On parle beaucoup d’espionnage sur les écrans de la planète, ces derniers temps. Le genre interroge toutes sortes d’angoisses bien actuelles, de la confiance dans la patrie (ce que fait Deutschland 83) à la confiance qu’on peut accorder à nos proches (c’est bien-sûr le credo de Ta Gordin/SPY/Allegiance). Peut-être parce cela fait moins partie des angoisses de nos sociétés, l’identité est moins au cœur de ce genre actuellement.
Le Bureau des Légendes arrive donc à point nommé. Et plus précisément, Le Bureau des Légendes arrive lundi prochain sur Canal+, et ce soir sur les écrans de Séries Mania.
Accrochez-vous à vos écrans, les amis, je m’apprête à écrire le mot « coup de cœur » dans une review de pilote français. Il me semble que c’est l’un des signes annonciateurs de l’Apocalypse, de mémoire.

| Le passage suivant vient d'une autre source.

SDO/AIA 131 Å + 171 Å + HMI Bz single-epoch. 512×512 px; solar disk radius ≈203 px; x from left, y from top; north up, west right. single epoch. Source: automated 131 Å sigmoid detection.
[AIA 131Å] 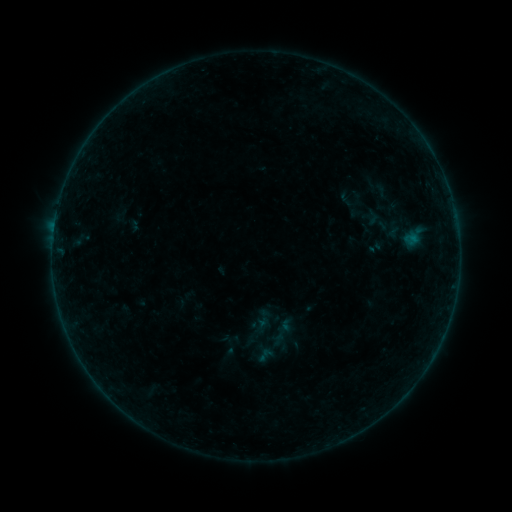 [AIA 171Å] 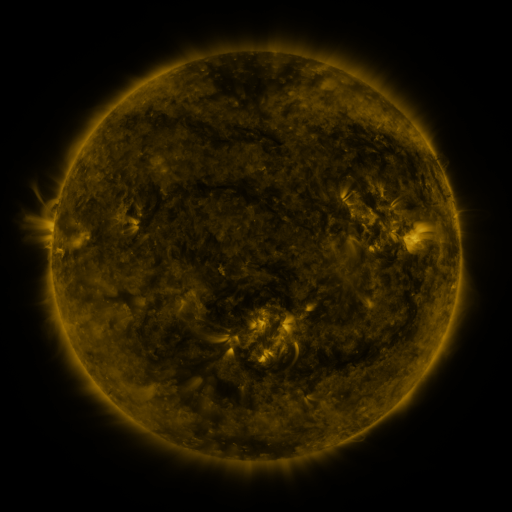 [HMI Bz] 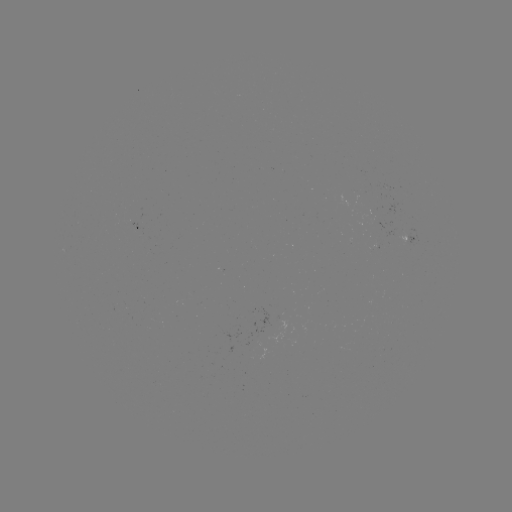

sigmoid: <bbox>256, 346, 274, 364</bbox>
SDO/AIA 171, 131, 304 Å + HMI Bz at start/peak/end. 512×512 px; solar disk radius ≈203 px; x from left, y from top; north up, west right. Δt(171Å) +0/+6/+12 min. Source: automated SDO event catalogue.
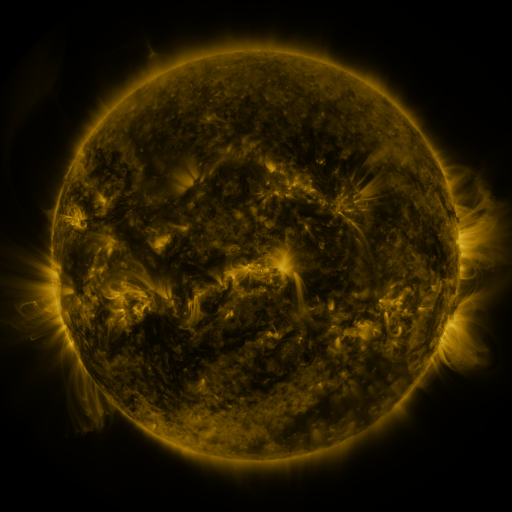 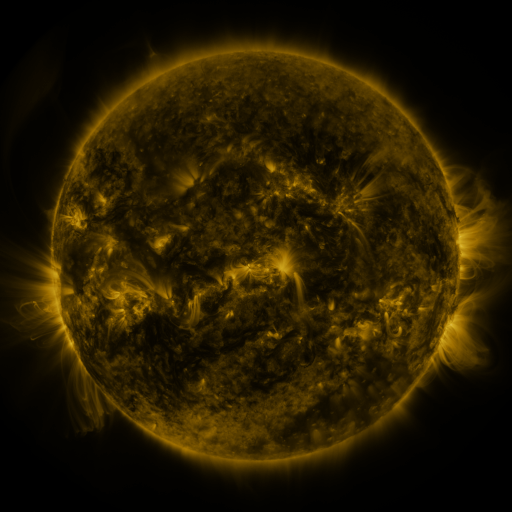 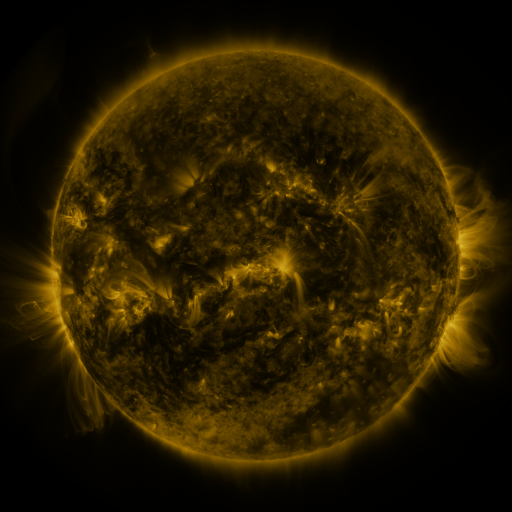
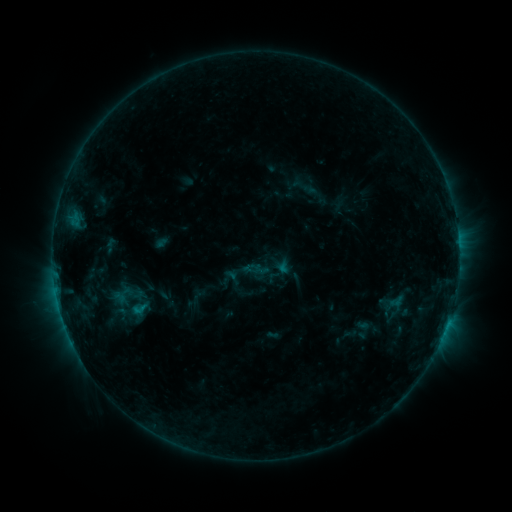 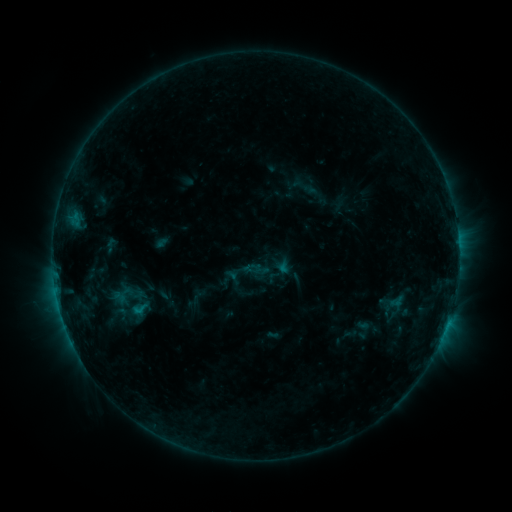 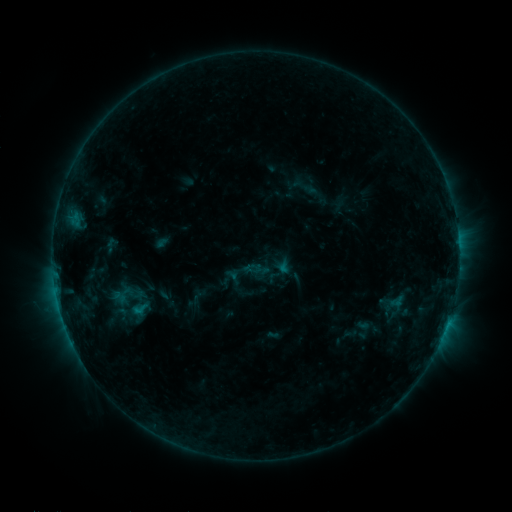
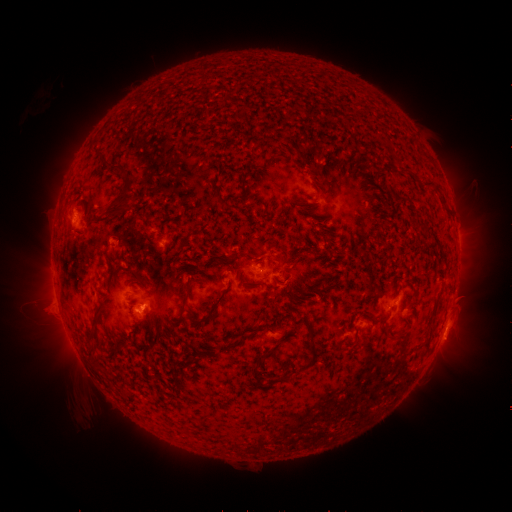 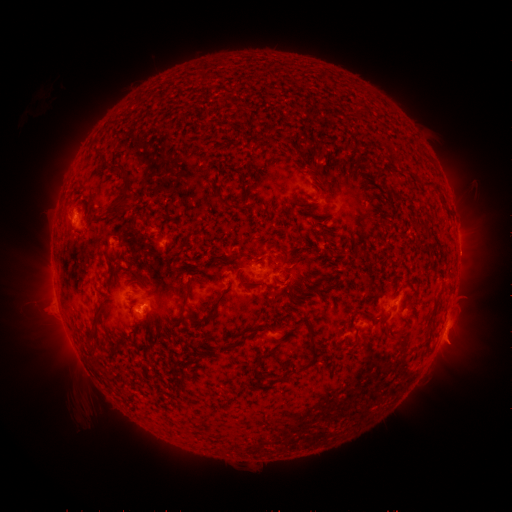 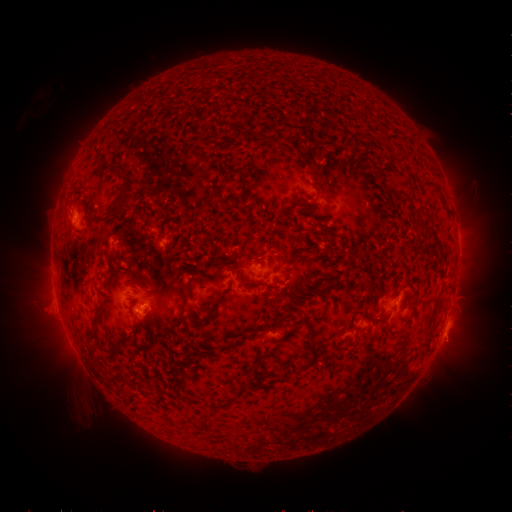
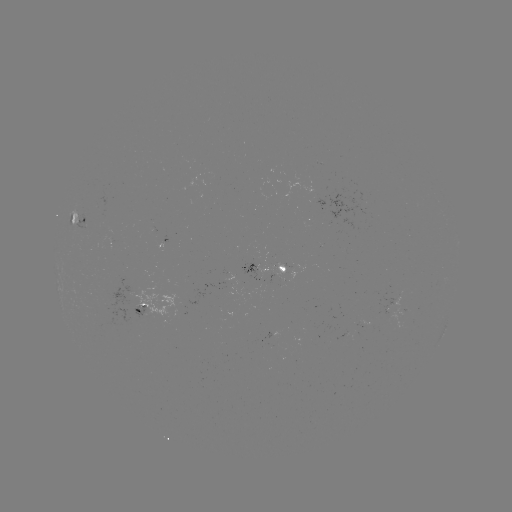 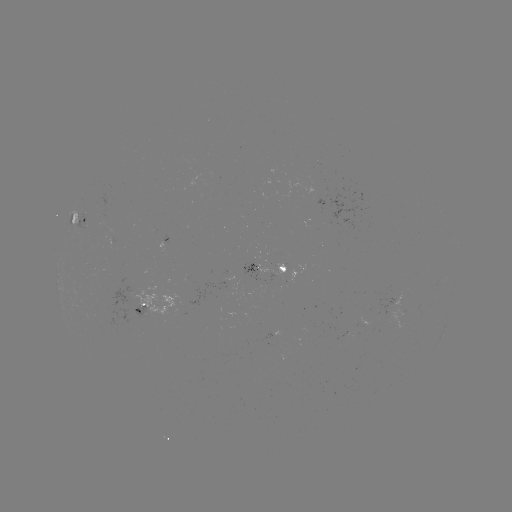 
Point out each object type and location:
eruption: (453, 346)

Guillaume Debailly est un agent de la DGSE envoyé sur le terrain. Ce n’est pas exactement James Bond : son rôle est avant tout de découvrir, dans les pays ciblés par le renseignement français, des gens qui pourraient être à terme des informateurs. Il opère sous le nom de code Malotru, car tout le monde à la DGSE a un petit nom, même les secrétaires ; sa dernière mission en date, à Damas, il l’a faite sous le pseudonyme de Paul Lefebvre. Dans le milieu, on appelle ça une « légende », c’est-à-dire une identité d’emprunt, fabriquée de toutes pièces jusque dans les moindres détails… mais supposément jetable.
Mot-clé : supposément.
Car à Damas, Malotru a rencontré une femme mariée, la professeure Nadia El Mansour, dont il est devenu l’amant. Hélas, lorsqu’il a appris que sa mission était finie, il a dû rompre avec elle du jour au lendemain, une décision qui lui pèse d’autant plus que sa hiérarchie l’a averti au dernier moment, via l’analyste avec laquelle il travaille via un équivalent de Skype, Marie-Jeanne.
Malgré tout, Malotru revient à Paris quelques mois plus tard, et réintègre la DGSE (où il a jadis tenu un rôle d’analyste lui-même, avant de partir sur le terrain), et essaye de se glisser à nouveau dans l’identité de Guillaume Debailly.
Tout cela serait fort beau et bon, si Malotru n’était pas encore amoureux de Nadia.
Le Bureau des Légendes nous plonge dans un univers qui vibre d’un grand naturel. Pour avoir fait un passage (quoique bref) dans les bureaux de la DGSE moi-même, j’ai été frappée de la sensation de réalisme des bureaux du Bureau. L’ambiance feutrée, moderne mais pas à l’excès, jusque dans la disposition des bureaux, voire (détail ridicule mais je me suis étouffée de surprise) dans les étiquettes avec Marianne collées sur les ordinateurs, je m’y serais crue. Ne manquait que l’odeur du café froid.
Plus sérieusement, la série se donne pour mission (pun not intended) d’essayer de reconstituer quelque chose de peu excitant avec finesse et intelligence. Le travail des agents du Bureau est de collecter des informations sur les gens qui ont peut-être des informations ; les sessions par Skype se déroulent un peu comme des psychanalyses à double-emploi (l’agent déballe ce qu’il sait et pense, et en même temps sa stabilité psychologique est suivie de près par un « analyste », pardon mais j’ai pas été la chercher très loin mon analogie freudienne). Les agents sont avant tout entraînés à mentir sur leur identité, à se glisser dans la société qu’ils doivent épier, et écouter, écouter, écouter. On est loin du permis de tuer.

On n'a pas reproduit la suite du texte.